We suspected that the implant might have broken by visual inspection but unfortunately, we could not confirm this observation until implant removal. Also, we did not have the PK data in real-time to corroborate implant breakage. Animals were closely monitored (two or more times a week) after the implant was visually compromised and the implant site reactions were graded using the Draize scale scoring. Animals with broken implants remained on study because they showed no clinical signs of pain or distress, and this allowed us to assess any adverse reactions that may happen in a ‘worst case scenario’. Using a Draize score (mild to severe), implant sites were closely monitored to ensure adverse reactions were not progressing to a point that would endanger animal welfare. Ensuring the safety of animals on study including the increased monitoring of animals for adverse reactions were all predetermined and approved under our IACUC protocol.

Comment 5: For the high ISL dose group (ISL-62 mg + ISL-98 mg implants), when was considered as day zero? Was it when ISL-62 mg implants were implanted or when the ISL-98 mg implants were added over a month later? It is not stated clearly either in the main text or figure captions.

Response 5: Thank you for pointing out how this could be confusing for readers. The text section 3.2 and legend of Figure 3 has been updated to improve clarity for the readers.

Comment 6: The low dose ISL-62 mg implant group did not achieve the PrEP target of 50 fmol ISL-TP/106 PBMCs. Do the authors expect the clinical trial NCT05115838, which will evaluate ISL implants at even lower dose (47-57 mg), to fail to achieve the efficacy target as well? Are the implants used in this macaque PK study and the clinical trial similar?

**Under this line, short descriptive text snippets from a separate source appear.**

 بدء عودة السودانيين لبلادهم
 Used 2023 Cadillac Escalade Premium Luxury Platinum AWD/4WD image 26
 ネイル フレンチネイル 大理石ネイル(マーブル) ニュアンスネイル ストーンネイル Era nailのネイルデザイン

Response 6: This is a very insightful comment. This number (i.e., 62 mg) represents the initial quantity of drug load in the implant, which does not solely dictate the amount of drug released since drug release may be affected by other parameters including wall thickness, length, and drug/excipient combination. Unfortunately, the clinical trials have not published the ISL release rates nor the specifics of their implant design. Also, our implants are biodegradable which differs from their non-erodible product. Importantly, the Merck implants achieved and maintained PBMC ISL-TP levels above the efficacy target for 12 weeks as described in ref 15 and 16. We have presented preliminary vaginal efficacy data using implants that achieve >50 fmol ISL-TP /10^6 cells in macaques (reference 49), and suspect that similar levels of efficacy can be achieved in humans.

Round 2

Reviewer 1 Report

For the Commnt 7, the authors must be menttioned the observation either in the Results section or the Discussion section as a limitation.

Other parts are adequately improved.

Comment 7: In the Fig S1 B and C, increase of ISL was expectable after broken, however, why it is remained high level during the study?

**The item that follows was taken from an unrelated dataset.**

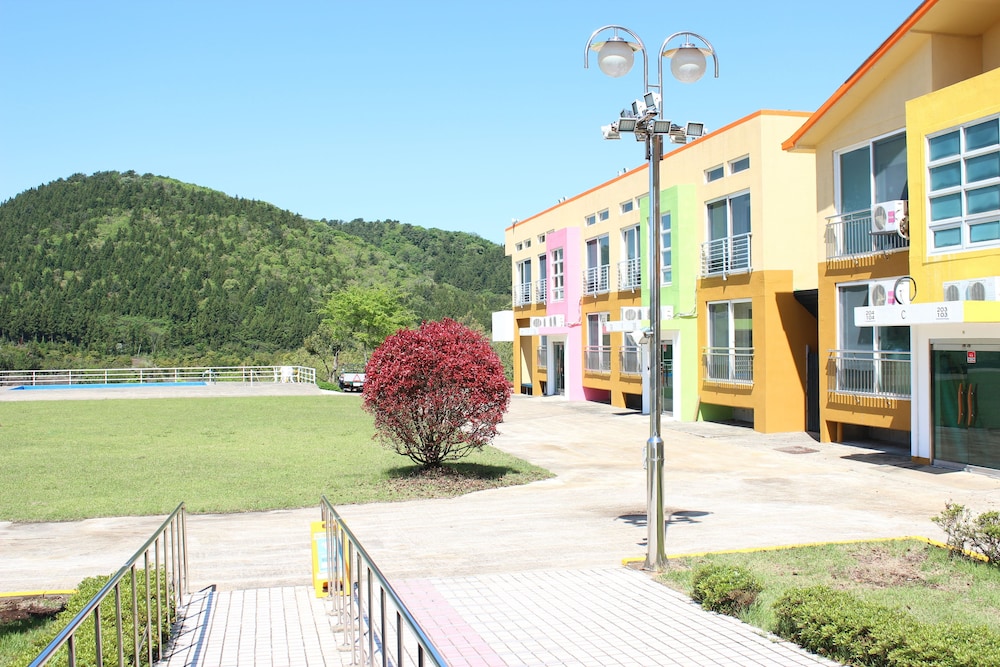 Geomunoreum Hostel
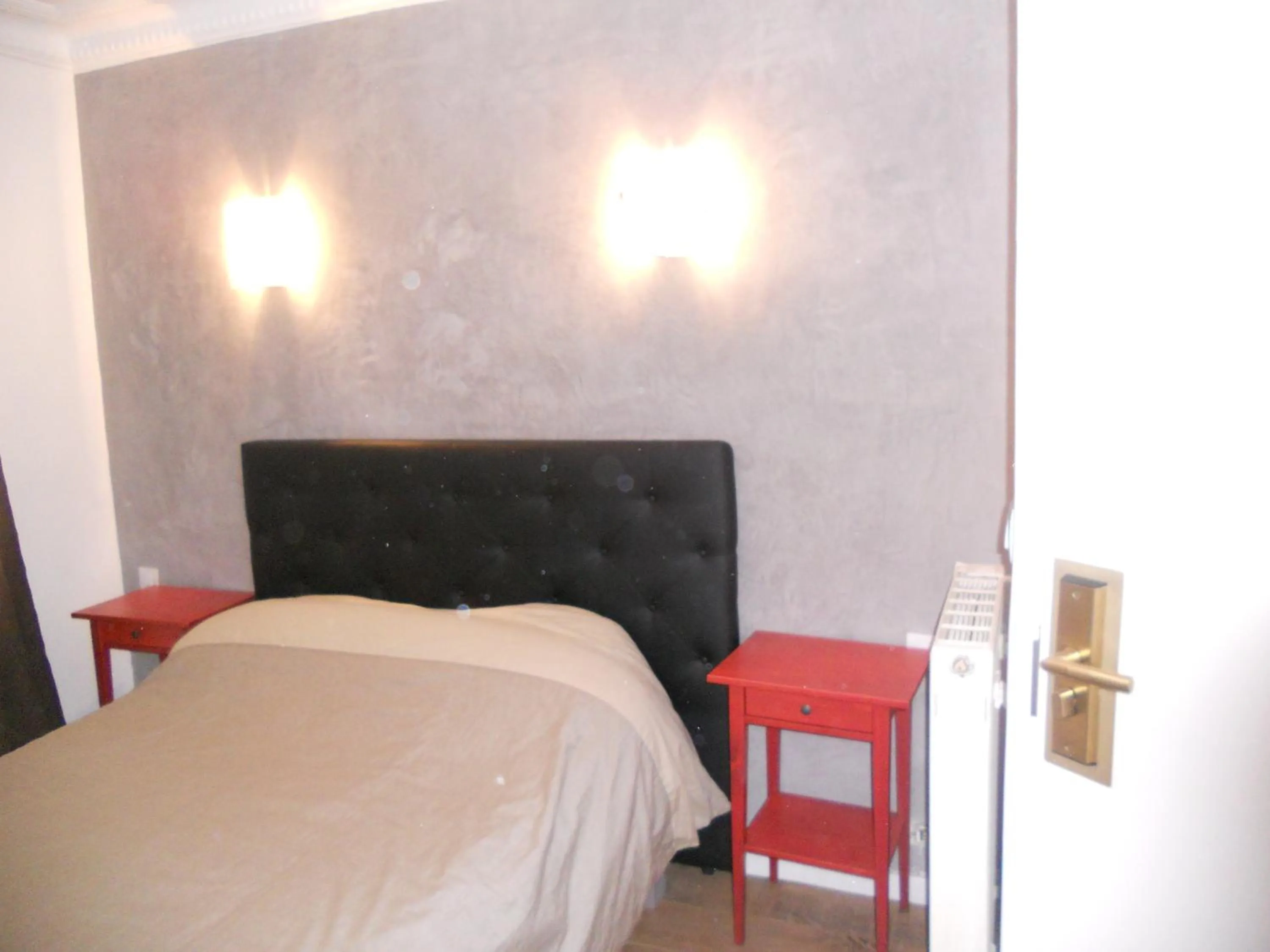 Bed in Hotel Pacific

Response 7: The reviewer raises an important question. Unfortunately, we could not define with precision the day of implant breakage. We suspect that the levels remained high as the drug was still releasing from the compromised implant, i.e., there was likely still drug in the implant until removal and therefore drug levels remained high.

Author Response

Reviewer 1- 2nd round

For the Commnt 7, the authors must be menttioned the observation either in the Results section or the Discussion section as a limitation. Other parts are adequately improved.

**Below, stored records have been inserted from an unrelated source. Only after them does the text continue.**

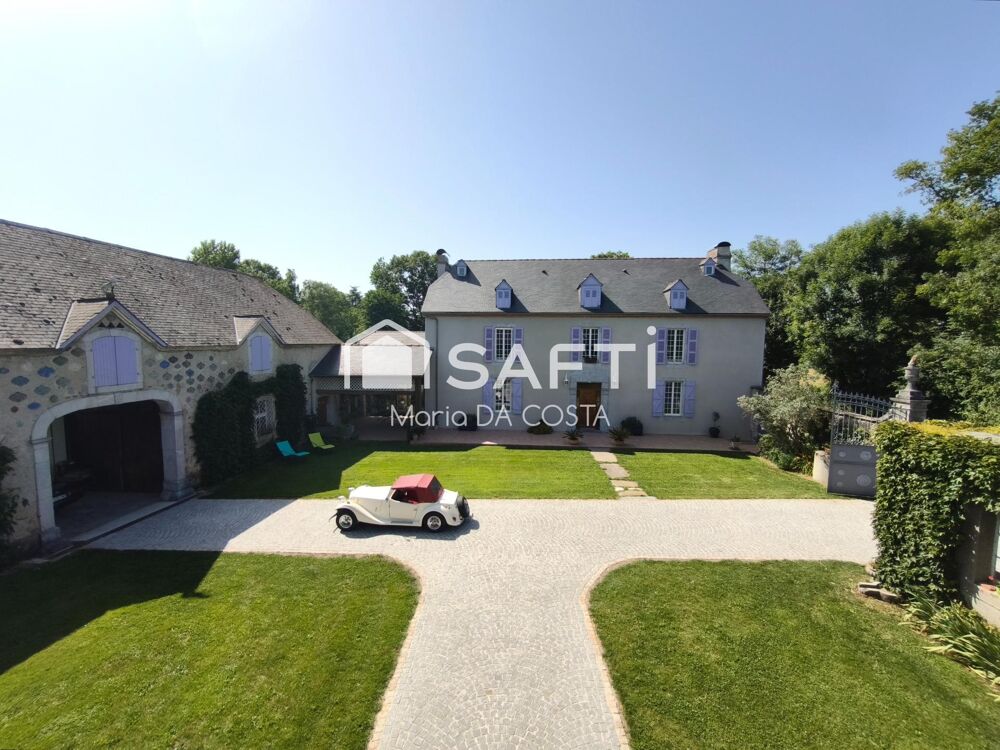 Vente Maison Propriété béarnaise d'exception avec granges historiques, dépendances et vue sur les Pyrénées ! Pau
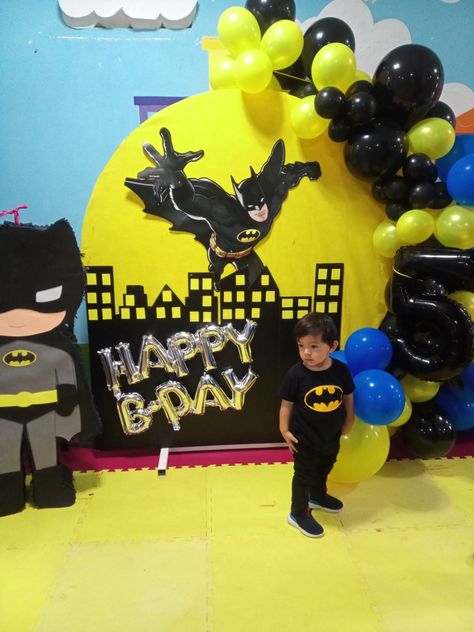 Batman Balloon Decorations, Batman Themed Birthday Party, Bday Themes, Bat Man, Batman Party, Batman Birthday, Balloon Decorations Party, Backdrops Backgrounds, Baby First Birthday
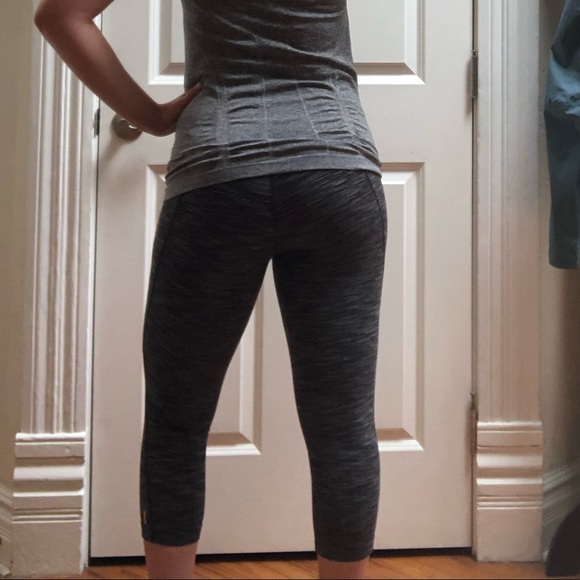 Lucy Capri yoga pants - Picture 5 of 6
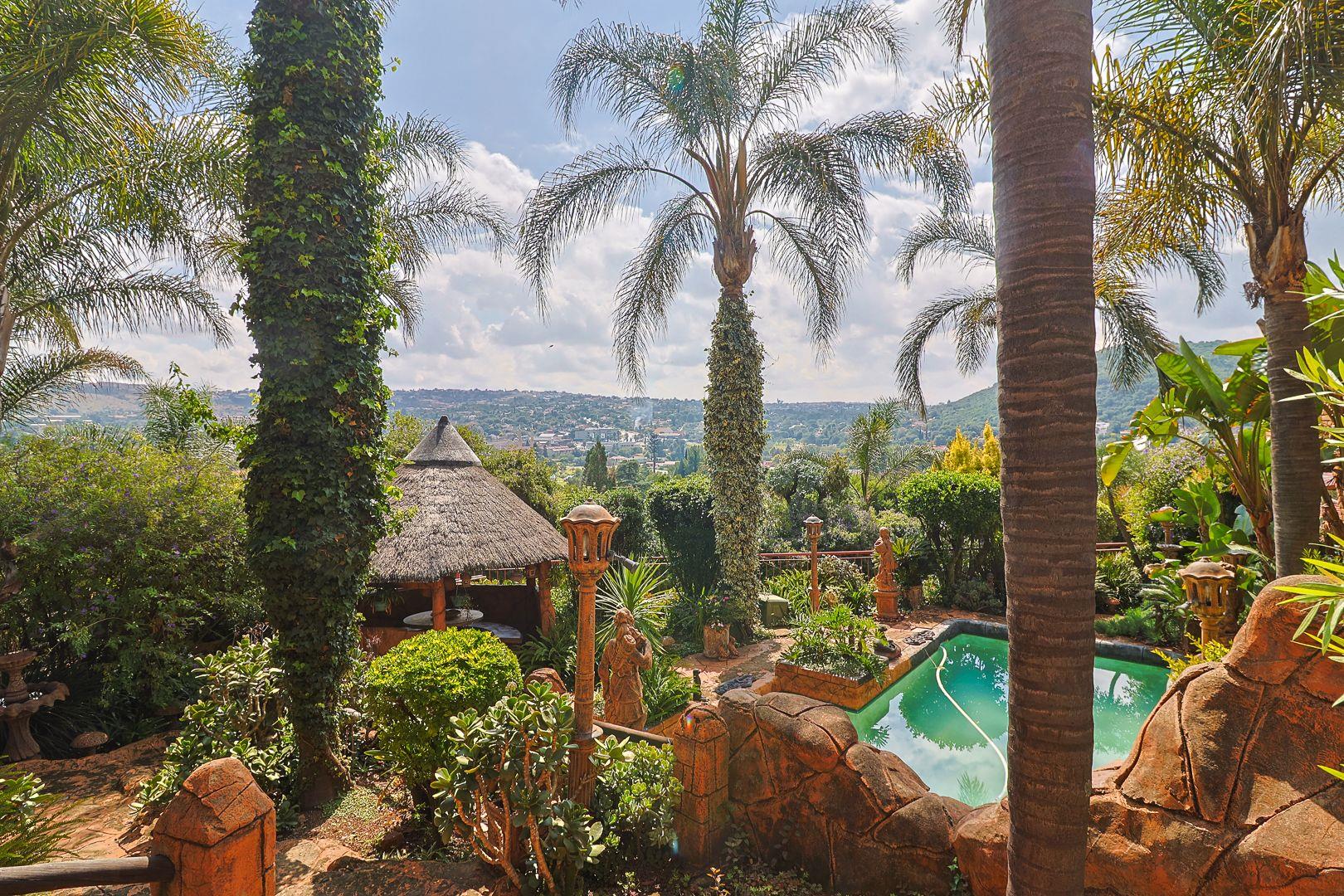 3 Bedroom House for sale in Mondeor - P24-115802145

Response: We have added the observation and implications in the discussion section (pg 16,line 543-544)

Reviewer 1- 1^st round

Comment 7: In the Fig S1 B and C, increase of ISL was expectable after broken, however, why it is remained high level during the study?

Response 7: The reviewer raises an important question. Unfortunately, we could not define with precision the day of implant breakage. We suspect that the levels remained high as the drug was still releasing from the compromised implant, i.e., there was likely still drug in the implant until removal and therefore drug levels remained high.

Reviewer 4 Report

The authors have adequately addressed my comments.

Author Response

We thank the reviewer for taking the time to review this work and improving the content through the peer review process.